NAIROBI: There have been a couple of cracking films set in Africa this year. Blood Diamond and The Last King of Scotland captured the essence of Sierra Leone and Idi Amin’s Uganda respectively. Even Blood Diamond with its Hollywood trappings managed to convey the complexities and moral ambiguities of the illegal trade in gems. The Last King of Scotland just sort of felt right. After decades where filmmaking in Africa began and ended with Out of Africa, it seemed like the movie world had grown up a bit even – if it did like to keep a white man as the central character.
So I’m looking forward to seeing The Devil Came on Horseback. This isn’t a work of fiction. It’s a documentary based on the work of Captain Brian Steidle, an American marine, who worked as an unarmed military observer with the African Union in Darfur.

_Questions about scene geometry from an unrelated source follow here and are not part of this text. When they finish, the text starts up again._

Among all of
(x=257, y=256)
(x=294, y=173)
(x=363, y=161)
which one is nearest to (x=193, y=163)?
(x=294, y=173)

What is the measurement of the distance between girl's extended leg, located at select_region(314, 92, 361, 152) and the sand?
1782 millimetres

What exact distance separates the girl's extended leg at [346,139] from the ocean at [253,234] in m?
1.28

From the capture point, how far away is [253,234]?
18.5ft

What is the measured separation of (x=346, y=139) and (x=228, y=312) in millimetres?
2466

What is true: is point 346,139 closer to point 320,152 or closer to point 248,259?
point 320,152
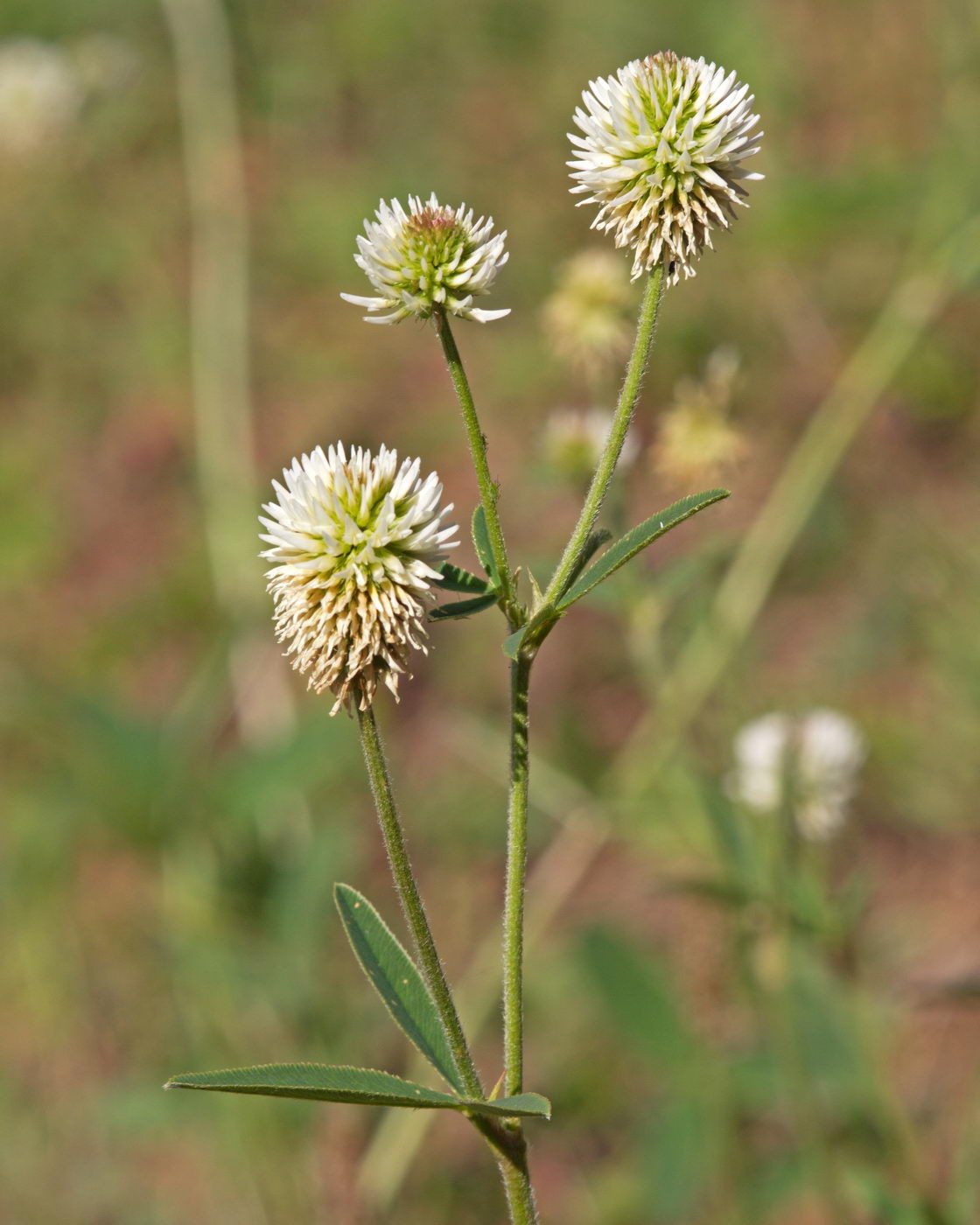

In an interview in the NY Times, he does at least have the decency to admit to being a trifle embarrassed at being the white man at the centre of a film about Sudan. “The hardest part for me during the filming,” said Mr. Steidle, 30, “was when we were shooting in Rwanda, during a commemoration of the genocide there. There were huge ceremonies, people crying, people lighting candles. And here’s this one camera, in the dark, with a bright, white spotlight, and it’s pointed at me, one of only about 10 white people who were there. I’m very sensitive to it. But they convinced me that the best way to tell the story is through me.”
But it still seems as if the film has fallen into the old trap of oversimplification. JMac has been pretty scathing on her blog: Again, we hear the very basic chants that mainstream media has offered: “genocide, janjaweed, UN intervention.”
I guess the title does suggest that we are going to hear the same old thing. The Devil Came on Horseback? I guess a film entitled, The Devil Came on a Variety of Modes of Transport, Sometimes They Were People We Call Arabs Even Though They Aren’t Really Arabs, Other Times They Were People Who Don’t Even Call Themselves Arabs, They Were Our Friends Until Khartoum Started Giving Them Money, But They Were Not Wearing Prada, was always going to struggle.